Background. Stressful life events associated with forced migration and war increase vulnerability for adverse health consequences, including health-related behaviors. Due to WWII Finland lost 10% its land area to the Soviet Union in 1944, and the entire population (420,000 persons) of Ceded Karelia was settled in the rest of Finland after the war. We studied how war experiences, especially forced migration, are associated with subsequent cigarette smoking within the nationwide Finnish Adult Twin Cohort.

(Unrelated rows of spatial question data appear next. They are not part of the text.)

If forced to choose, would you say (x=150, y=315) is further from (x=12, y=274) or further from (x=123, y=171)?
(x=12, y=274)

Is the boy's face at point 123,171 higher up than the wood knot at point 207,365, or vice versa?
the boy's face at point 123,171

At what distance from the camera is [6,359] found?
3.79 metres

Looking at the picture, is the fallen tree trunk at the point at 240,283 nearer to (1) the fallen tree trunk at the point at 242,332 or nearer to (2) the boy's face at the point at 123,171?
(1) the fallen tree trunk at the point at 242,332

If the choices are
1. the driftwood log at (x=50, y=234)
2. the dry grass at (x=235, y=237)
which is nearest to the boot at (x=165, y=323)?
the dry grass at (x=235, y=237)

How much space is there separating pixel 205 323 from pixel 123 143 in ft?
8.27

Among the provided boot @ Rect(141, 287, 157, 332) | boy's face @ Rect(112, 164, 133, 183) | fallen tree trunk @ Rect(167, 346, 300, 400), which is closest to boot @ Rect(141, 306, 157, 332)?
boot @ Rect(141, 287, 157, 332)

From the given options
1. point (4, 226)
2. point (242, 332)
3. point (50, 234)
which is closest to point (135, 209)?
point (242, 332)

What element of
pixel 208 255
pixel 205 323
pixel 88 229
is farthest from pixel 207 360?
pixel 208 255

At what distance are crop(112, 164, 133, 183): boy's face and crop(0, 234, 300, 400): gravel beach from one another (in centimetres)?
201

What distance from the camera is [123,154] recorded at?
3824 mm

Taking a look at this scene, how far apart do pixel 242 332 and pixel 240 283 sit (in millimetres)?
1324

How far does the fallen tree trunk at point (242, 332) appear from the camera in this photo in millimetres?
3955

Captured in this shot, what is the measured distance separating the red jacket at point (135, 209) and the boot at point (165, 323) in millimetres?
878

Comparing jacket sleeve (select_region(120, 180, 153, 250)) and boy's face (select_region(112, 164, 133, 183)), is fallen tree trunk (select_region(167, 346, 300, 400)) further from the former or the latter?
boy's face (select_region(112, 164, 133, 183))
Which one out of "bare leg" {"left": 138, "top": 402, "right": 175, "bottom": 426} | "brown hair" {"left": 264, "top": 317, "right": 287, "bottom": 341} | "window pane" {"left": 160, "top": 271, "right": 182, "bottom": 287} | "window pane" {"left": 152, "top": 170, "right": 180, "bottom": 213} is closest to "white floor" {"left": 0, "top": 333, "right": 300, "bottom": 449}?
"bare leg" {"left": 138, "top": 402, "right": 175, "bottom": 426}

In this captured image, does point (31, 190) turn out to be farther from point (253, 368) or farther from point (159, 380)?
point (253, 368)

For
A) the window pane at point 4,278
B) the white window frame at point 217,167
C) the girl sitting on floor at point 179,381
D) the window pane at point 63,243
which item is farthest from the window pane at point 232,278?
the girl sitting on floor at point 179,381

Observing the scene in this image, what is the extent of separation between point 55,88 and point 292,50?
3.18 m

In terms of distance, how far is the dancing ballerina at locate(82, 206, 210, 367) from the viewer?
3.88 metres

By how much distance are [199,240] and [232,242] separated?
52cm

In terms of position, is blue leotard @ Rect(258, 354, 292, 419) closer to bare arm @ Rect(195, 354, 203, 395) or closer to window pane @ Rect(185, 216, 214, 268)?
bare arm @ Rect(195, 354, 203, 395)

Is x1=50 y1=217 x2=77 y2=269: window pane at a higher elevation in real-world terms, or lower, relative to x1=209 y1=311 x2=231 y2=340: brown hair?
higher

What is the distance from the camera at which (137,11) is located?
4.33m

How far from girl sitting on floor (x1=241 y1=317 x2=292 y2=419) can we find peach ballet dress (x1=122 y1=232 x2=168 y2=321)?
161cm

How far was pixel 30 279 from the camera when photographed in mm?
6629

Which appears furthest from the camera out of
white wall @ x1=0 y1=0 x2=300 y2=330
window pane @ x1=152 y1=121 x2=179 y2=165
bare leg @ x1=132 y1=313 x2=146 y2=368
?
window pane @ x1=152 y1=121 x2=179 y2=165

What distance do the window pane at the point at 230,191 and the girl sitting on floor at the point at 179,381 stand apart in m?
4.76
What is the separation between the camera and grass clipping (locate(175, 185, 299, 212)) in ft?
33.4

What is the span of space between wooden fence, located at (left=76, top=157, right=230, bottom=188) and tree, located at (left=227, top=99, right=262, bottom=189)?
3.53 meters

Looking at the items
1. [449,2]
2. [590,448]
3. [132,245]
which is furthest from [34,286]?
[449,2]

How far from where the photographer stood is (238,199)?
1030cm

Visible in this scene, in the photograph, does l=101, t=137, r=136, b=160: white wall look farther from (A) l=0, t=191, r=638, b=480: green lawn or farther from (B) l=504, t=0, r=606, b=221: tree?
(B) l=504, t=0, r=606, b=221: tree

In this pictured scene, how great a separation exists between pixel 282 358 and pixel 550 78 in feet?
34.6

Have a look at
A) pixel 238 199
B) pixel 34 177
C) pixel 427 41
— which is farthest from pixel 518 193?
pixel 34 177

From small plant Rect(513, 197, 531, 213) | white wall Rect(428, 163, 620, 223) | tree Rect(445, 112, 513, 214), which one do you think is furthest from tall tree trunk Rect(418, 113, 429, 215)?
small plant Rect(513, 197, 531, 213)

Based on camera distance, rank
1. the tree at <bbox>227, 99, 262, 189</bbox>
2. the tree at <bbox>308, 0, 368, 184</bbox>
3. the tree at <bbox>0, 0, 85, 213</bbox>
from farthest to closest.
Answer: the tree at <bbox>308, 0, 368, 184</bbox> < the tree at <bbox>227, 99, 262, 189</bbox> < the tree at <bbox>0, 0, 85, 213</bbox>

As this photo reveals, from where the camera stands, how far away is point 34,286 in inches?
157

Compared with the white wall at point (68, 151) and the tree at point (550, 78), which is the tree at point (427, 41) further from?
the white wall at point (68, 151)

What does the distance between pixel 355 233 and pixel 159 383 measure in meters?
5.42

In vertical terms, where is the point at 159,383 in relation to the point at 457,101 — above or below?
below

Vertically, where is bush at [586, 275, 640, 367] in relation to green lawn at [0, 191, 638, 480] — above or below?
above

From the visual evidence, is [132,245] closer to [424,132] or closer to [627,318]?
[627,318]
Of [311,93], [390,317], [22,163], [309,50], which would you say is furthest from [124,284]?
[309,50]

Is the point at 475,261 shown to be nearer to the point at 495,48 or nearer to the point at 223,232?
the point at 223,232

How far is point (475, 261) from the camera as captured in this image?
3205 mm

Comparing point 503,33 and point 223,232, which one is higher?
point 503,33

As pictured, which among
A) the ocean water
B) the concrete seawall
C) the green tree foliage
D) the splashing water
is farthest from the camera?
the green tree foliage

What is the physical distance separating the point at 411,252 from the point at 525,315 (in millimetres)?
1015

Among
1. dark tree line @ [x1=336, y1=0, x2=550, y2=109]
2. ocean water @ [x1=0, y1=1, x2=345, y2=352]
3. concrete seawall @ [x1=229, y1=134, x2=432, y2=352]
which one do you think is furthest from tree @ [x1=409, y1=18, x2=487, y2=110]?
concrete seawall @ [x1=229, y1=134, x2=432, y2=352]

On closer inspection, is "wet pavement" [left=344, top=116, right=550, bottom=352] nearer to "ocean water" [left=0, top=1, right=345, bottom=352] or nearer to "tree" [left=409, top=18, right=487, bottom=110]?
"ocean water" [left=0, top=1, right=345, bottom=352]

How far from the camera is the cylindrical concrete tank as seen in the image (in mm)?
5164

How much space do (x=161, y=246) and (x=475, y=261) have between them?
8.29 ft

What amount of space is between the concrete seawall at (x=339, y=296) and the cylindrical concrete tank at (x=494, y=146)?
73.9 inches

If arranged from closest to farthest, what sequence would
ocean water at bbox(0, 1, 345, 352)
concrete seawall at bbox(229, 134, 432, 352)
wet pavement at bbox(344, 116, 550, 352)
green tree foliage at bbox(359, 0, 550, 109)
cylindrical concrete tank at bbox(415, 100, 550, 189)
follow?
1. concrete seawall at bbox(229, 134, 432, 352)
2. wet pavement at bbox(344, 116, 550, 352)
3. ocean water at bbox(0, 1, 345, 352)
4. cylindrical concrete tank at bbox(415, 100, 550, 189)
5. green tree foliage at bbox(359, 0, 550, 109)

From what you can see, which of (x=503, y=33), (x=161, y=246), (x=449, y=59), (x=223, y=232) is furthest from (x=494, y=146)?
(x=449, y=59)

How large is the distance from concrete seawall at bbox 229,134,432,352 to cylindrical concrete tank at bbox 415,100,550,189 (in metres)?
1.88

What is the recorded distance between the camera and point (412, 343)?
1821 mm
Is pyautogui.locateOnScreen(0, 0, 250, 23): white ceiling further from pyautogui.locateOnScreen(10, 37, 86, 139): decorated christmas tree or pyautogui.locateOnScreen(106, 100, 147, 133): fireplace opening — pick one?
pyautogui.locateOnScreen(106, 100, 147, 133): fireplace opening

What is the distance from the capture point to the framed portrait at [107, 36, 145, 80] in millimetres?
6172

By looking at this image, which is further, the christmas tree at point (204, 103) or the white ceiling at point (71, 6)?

Methods. Altogether 12933 twin individuals born before 1945 replied to a questionnaire in 1975 of the Finnish Twin Cohort (89% response rate) and were included in the present analysis. The exposure (forced migration due to war, categorized as ‘no’, ‘once’,’ 2+’) used following measures: the municipality of birth and whether the respondent had moved municipality ever and if so, for what reason (10 options, including war). For a subset, we had a PRS for smoking initiation from GSCAN (gscan.sph.umich.edu) omitting Finnish data.
As a measure of the validity of the item, we found that of the respondents born in Ceded Karelia 83% replied that they had had to move due to war, with the corresponding percentages varying from 5% to 20% in other provinces (due to fighting in border areas and bombings of urban areas). Detailed smoking questions were used to create the smoking status variable: ‘ever smoker’ versus ‘never smoker’ with an ever smoker defined as a person who has smoked more than 100 cigarettes lifetime. Logistic regression with correction for sampling of twins as twin pairs was used for analyses of individuals, while twin tetrachoric correlations were computed to assess similarity within pairs.
Results
Those who had experienced forced migration due to World War II showed higher likelihood of being ever smoker (age, sex, education, and birth area adjusted Odds Ratio =1.70, 95% Confidence Interval=1.43-2.02; p<0.001) than those without forced migration experience. Adjustment for smoking initiation PRS did not attenuate this. For pairwise analyses, we focus on male twin pairs as smoking rates were low in women. Among male pairs with no forced migration experience (71.6% ever smokers), the correlation for being an ever smoker was in MZ pairs 0.83 (standard error (se) 0.021, N=1162 pairs) and in DZ pairs 0.55 (se 0.026, 2640 pairs); a finding consistent with genetic influences on smoking. Among pairs in which both twins experienced forced migration (78.7% ever smokers), the MZ correlation (r=0.71, se 0.09, 138 pairs) and the DZ correlation (r=0.79, se 0.05, 306 pairs) were very similar and indicate absence of genetic effects. The average age in 1975 was 44.6 years in the non-exposed pairs and 46.7 in the exposed group, some 30 years after the end of the war.
Conclusions
Forced migration experience as a stressful life event seems to increase vulnerability for use of addictive substances, such as cigarette smoking, and suppresses familial/ genetic influences on the liability to initiate smoking. Forced migration due to war represents a true environmental influence that the twins were not able to control.